30 de julho de 2012

REGISTRO ECONÔMICO-SENTIMENTAL DAS ATIVIDADES LABORATIVAS DA VILA DE CARABUÇU AO TEMPO DA MINHA MENINICE E ADOLESCÊNCIA, COM ACHEGAS PESSOAIS NEM SEMPRE PERTINENTES (PARTE II)

Vamos, então, à segunda e última parte desses registros econômicos e sentimentais sobre a minha vilazinha, à época da minha meninice e adolescência.
Também duas eram as padarias: a do Chico Furtado e a do Celestino Amil, na Coreia, que, com a ida do primeiro para Bom Jesus, adquiriu o ponto comercial dele, mais bem localizado.
Habbib Kator El-Kik, um árabe de pele trigueira, tinha um laticínio soturno. Quando brincávamos com seu filho, os labirintos do estabelecimento serviam de ruas escuras e mal cheirosas às nossas fantasias policialescas.
Outro laticínio, o do libanês Libelton Boechat, muito mais bem montado, era, de fato, uma pequena indústria, em que se processava leite e se produzia manteiga de excelente qualidade, a Manteiga Betão, acondicionada em vistosas latas estampadas.
Quatro eram as barbearias: a do Sebastiãozinho, aonde meu pai mandava a mim e ao meu irmão cortar cabelo topetinho - aquele igual ao do Cascão; a do Nego Souza; a do Moreninho, mais bem montada, para onde fui mandado aprender o ofício de barbeiro, e a do Adolfo, desafeto de meu pai, por conta de um negócio de compra e venda de casa. Papai, mais do que estressado com as trapalhadas do Adolfo, resolveu dar uns tiros nele, sendo contido por meu tio-avô João Pinto, que lhe fez ver a besteira que iria fazer com seu gesto.
Certa época, apareceu por lá uma família, que instalou uma lavanderia. Como era de se esperar em lugar tão pequeno, o negócio não prosperou. Como também ocorreu com a padaria do João* Gonçalves, um homem cheio de filhos - moços e moças -, que não se demorou na vila.
Isaías Souza e China eram alfaiates, cada um com sua alfaiataria. China (Otoniel Bilac) era um gozador, que vivia de caçoar dos outros. Isaías, mais sério, tinha ajudantes: Escurinho e Carlinhos Baratão. Por vezes, ia a esses lugares para ouvir histórias e casos engraçados.
Uma única oficina de relojoaria atendia a todos os relógios da vila e funcionava na casa do Alcides Andrade, com hora certa.
Três cocheiras (veja postagem) serviam aos diversos cavaleiros que demandavam a Rua, como chamavam a vila os moradores dos arredores: a do Jair Passarelo, a do Memeco e a do Juca Teixeira, localizada na Coreia.
Sapateiros estabelecidos eram o Waldemar, o Messias e o Filhinho Gregório.
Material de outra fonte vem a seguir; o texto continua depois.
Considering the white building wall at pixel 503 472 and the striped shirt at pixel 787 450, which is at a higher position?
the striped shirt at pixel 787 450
O pai deste, João Gregório era especialista em garrafadas sanativas para diversos males. Messias, pobre sapateiro remendão, tocava um garboso trombone de vara na Lira Operária Bonjesuense que, segundo as más línguas, era desprovido de som, por determinação do maestro, para a harmonia geral da Furiosa. Waldemar, entre uma meia-sola e outra, puxava terços e ladainhas na capela de Santo Antônio.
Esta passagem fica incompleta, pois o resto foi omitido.